Mächtige Blitze zucken durch den schwarzen Himmel: So bewirbt der Internetauftritt der Camerata Serena das nächste Konzert ihres Leiters Nikolaus Henseler. Henseler führt mit dem Kammerorchester La Banda ein rein instrumentales Beethoven-Programm auf – und zwar schon am kommenden Samstag und Sonntag.
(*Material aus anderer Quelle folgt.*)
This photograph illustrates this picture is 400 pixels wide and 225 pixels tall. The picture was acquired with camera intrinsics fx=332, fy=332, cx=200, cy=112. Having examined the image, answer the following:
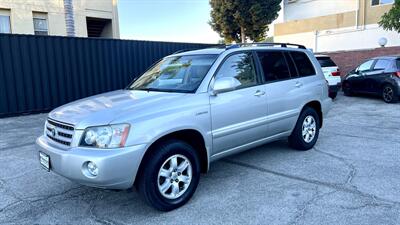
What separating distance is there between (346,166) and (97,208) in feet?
11.4

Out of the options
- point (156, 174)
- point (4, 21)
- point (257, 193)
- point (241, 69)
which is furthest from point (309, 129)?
point (4, 21)

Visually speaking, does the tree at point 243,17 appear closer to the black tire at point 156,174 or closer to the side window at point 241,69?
the side window at point 241,69

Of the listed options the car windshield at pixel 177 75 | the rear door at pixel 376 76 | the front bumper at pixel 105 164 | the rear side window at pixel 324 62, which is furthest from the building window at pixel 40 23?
the rear door at pixel 376 76

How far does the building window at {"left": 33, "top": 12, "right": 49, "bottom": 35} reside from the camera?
538 inches

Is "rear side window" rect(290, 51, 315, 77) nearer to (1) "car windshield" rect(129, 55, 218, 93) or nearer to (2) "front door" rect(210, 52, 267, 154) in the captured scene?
(2) "front door" rect(210, 52, 267, 154)

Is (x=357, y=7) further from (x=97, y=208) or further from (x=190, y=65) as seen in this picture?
(x=97, y=208)

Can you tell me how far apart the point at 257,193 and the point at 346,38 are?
67.4 feet

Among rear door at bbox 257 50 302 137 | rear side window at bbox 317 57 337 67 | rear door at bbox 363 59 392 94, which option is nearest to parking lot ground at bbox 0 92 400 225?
rear door at bbox 257 50 302 137

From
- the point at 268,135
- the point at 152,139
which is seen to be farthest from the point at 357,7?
the point at 152,139

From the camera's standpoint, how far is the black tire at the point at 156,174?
3.31m

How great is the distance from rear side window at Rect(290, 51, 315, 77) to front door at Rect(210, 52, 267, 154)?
1.16 metres

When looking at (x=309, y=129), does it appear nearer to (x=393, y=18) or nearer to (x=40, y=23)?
(x=393, y=18)

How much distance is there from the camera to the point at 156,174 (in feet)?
11.0

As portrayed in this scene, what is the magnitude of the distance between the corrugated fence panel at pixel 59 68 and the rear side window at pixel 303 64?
24.4 ft
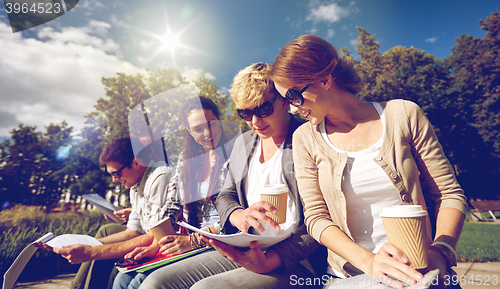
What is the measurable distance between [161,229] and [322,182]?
60.9 inches

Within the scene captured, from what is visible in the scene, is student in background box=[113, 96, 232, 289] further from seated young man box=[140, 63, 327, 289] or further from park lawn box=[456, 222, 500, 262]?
park lawn box=[456, 222, 500, 262]

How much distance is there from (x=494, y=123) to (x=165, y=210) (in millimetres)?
21894

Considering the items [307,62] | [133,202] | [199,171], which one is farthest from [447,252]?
[133,202]

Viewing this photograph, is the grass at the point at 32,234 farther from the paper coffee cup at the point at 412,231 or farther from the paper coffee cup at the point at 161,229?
the paper coffee cup at the point at 412,231

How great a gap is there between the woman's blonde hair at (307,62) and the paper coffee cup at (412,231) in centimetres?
91

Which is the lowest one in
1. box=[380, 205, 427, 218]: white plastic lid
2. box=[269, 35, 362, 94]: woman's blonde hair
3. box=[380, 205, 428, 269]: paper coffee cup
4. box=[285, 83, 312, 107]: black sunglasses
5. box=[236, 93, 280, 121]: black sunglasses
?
box=[380, 205, 428, 269]: paper coffee cup

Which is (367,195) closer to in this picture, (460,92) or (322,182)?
(322,182)

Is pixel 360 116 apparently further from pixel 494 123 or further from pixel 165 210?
pixel 494 123

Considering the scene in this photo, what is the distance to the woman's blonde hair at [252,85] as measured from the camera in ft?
7.70

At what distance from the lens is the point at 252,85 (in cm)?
238

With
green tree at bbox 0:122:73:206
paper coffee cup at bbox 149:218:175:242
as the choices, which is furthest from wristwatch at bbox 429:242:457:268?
green tree at bbox 0:122:73:206

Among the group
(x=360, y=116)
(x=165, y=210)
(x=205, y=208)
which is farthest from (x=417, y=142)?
(x=165, y=210)

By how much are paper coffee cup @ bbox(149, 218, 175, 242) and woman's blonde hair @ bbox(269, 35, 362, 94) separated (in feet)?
5.34

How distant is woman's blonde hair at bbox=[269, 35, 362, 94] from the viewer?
1675 millimetres
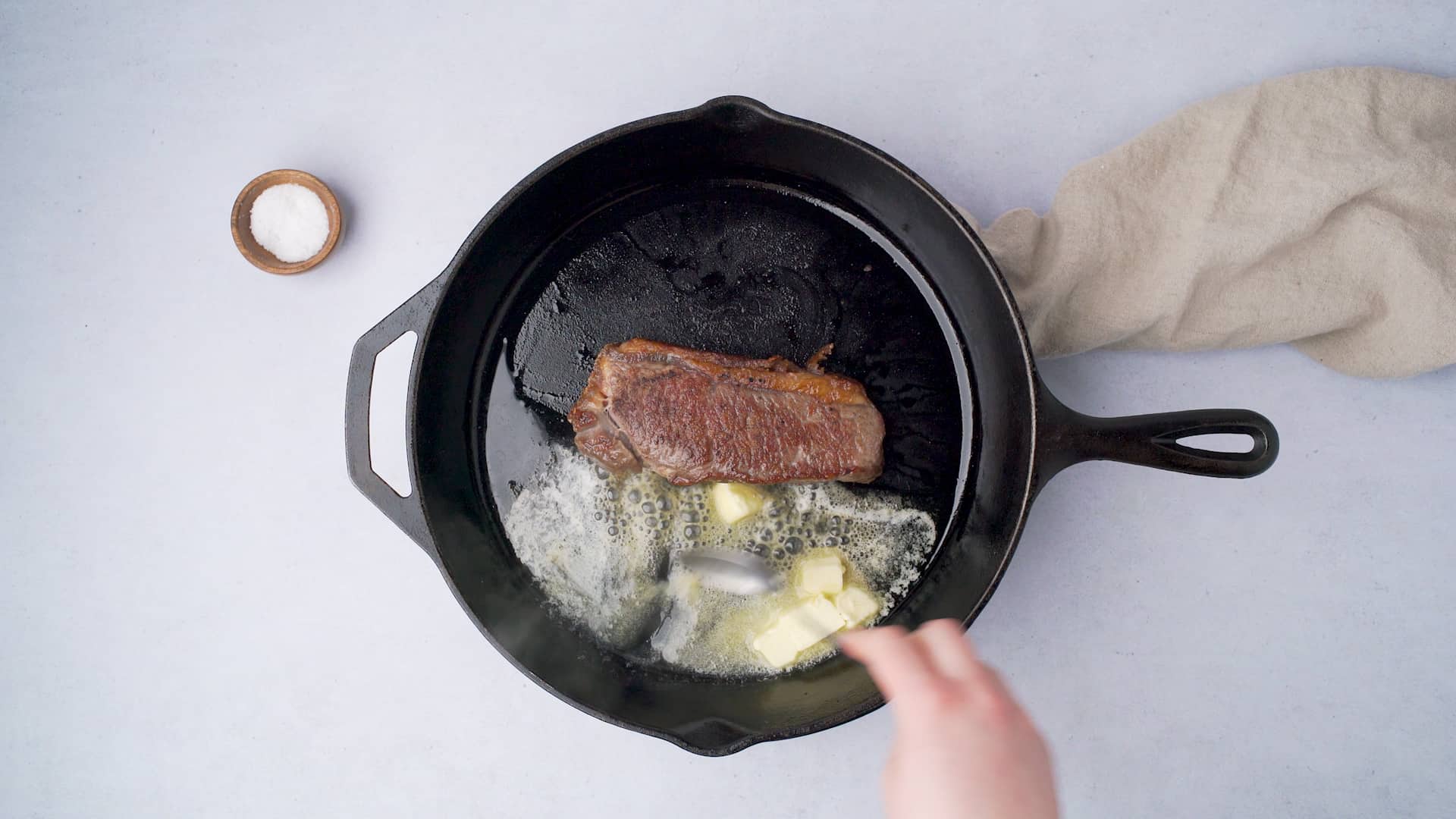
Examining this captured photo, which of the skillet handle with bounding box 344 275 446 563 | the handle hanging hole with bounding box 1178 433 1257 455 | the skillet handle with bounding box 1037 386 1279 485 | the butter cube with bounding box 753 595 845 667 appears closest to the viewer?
the skillet handle with bounding box 1037 386 1279 485

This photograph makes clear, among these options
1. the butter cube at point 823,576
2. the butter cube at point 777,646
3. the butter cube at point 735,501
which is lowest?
the butter cube at point 777,646

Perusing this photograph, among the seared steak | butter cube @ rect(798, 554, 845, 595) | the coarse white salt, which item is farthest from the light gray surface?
the seared steak

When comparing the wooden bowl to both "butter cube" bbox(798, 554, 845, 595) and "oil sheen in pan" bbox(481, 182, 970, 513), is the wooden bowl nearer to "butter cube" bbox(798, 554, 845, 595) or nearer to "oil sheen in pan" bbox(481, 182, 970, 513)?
"oil sheen in pan" bbox(481, 182, 970, 513)

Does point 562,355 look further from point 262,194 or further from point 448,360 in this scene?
point 262,194

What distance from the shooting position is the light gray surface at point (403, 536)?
2074 millimetres

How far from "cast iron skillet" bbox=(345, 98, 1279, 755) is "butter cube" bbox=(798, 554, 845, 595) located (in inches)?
7.8

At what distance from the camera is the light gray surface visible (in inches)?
81.7

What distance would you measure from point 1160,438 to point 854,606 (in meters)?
0.76

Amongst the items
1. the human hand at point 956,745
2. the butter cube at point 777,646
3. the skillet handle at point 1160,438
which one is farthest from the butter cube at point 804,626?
the human hand at point 956,745

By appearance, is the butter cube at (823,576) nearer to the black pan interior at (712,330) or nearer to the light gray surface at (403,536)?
the black pan interior at (712,330)

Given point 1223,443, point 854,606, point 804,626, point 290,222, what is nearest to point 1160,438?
point 1223,443

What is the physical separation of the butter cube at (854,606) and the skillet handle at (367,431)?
923 mm

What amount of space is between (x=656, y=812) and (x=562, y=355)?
1.20 metres

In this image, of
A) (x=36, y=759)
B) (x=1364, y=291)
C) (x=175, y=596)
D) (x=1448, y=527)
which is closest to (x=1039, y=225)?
(x=1364, y=291)
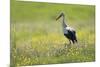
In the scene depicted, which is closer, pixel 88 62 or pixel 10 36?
pixel 10 36

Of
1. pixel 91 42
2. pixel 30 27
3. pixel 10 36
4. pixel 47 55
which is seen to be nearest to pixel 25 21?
pixel 30 27

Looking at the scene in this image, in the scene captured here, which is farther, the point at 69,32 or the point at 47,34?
the point at 69,32

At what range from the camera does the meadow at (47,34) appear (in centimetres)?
229

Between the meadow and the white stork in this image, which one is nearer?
the meadow

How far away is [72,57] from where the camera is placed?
8.30 ft

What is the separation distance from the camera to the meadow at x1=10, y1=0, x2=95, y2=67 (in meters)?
2.29

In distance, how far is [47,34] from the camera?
2420 mm

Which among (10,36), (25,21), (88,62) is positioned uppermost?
(25,21)

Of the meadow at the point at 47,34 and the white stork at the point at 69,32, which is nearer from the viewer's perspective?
the meadow at the point at 47,34

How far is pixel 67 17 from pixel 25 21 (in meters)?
0.51
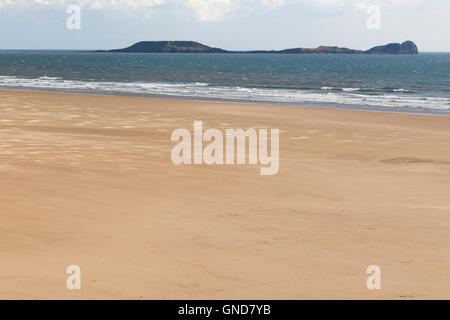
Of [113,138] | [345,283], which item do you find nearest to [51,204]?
[345,283]

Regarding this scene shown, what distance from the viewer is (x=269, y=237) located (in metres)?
7.30

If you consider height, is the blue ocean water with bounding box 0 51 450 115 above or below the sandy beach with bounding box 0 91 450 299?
above

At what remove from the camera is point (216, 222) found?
7918mm

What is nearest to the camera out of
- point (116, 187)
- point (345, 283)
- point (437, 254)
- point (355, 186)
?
point (345, 283)

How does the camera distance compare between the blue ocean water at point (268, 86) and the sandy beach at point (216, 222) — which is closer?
the sandy beach at point (216, 222)

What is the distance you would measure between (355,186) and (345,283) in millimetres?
4867

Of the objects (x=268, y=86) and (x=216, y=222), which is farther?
(x=268, y=86)

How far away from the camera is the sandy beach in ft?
19.0

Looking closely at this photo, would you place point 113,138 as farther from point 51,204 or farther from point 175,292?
point 175,292

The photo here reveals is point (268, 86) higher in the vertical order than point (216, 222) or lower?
higher

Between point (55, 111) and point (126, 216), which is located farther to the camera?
point (55, 111)

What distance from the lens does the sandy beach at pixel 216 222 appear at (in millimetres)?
5777

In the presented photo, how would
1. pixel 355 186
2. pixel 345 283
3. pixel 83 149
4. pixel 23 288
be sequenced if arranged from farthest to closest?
pixel 83 149, pixel 355 186, pixel 345 283, pixel 23 288

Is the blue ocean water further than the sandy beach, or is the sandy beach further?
the blue ocean water
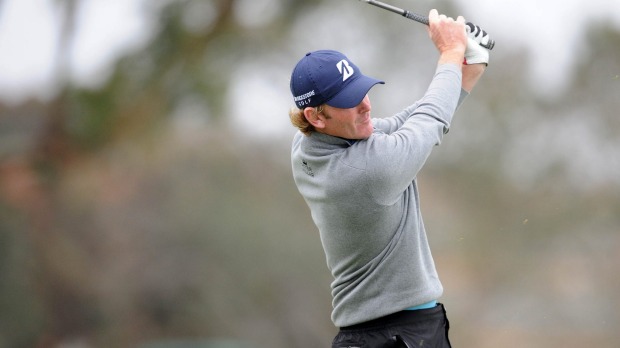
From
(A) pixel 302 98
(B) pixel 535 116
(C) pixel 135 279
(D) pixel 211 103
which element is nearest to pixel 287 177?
(D) pixel 211 103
„Die Assoziation vom Blitz hatte ich sofort“, sagt Henseler. „Die ersten Takte der Coriolan-Ouvertüre, mit der die Konzerte beginnen, treffen die Zuhörer wie ein Blitzeinschlag. Und diese Energie setzt sich in den folgenden Symphonien unvermindert fort. Aber bevor von der 7. und der 8. Symphonie die Rede ist, einige Worte zum Orchester: „La Banda ist ein Segen. Das Publikum hat die Gelegenheit, absolute Weltklasse zu erleben. Damit übertreibe ich nicht“, sagt Henseler. „An allen Stimmführerpositionen und allen bläsersolistischen Positionen sitzen Musiker, die sonst bei John Eliot Gardiner spielen oder die bei Harnoncourt gespielt haben. Andere stammen vom Concerto Köln und der Akademie für Alte Musik Berlin.“ Leute eben, an die man sonst gar nicht rankommt. „Wer den Trompeter von John Eliot Gardiner haben will, muss Gardiner beerben. Aber das wird ein bisschen schwieriger. Umso schöner ist es, wenn diese Musiker nun auch noch zu mir kommen.“ Sowohl in der Orchesterstärke von 35 Musikern als auch in den überschaubaren Saalgrößen kommen die Konzerte den damaligen Beethovenschen Bedingungen recht nahe – „denn diese Symphonien wurden nicht für 80-Mann-Orchester geschrieben, die in 2500 Leuten fassenden Sälen auftreten“, sagt Nikolaus Henseler.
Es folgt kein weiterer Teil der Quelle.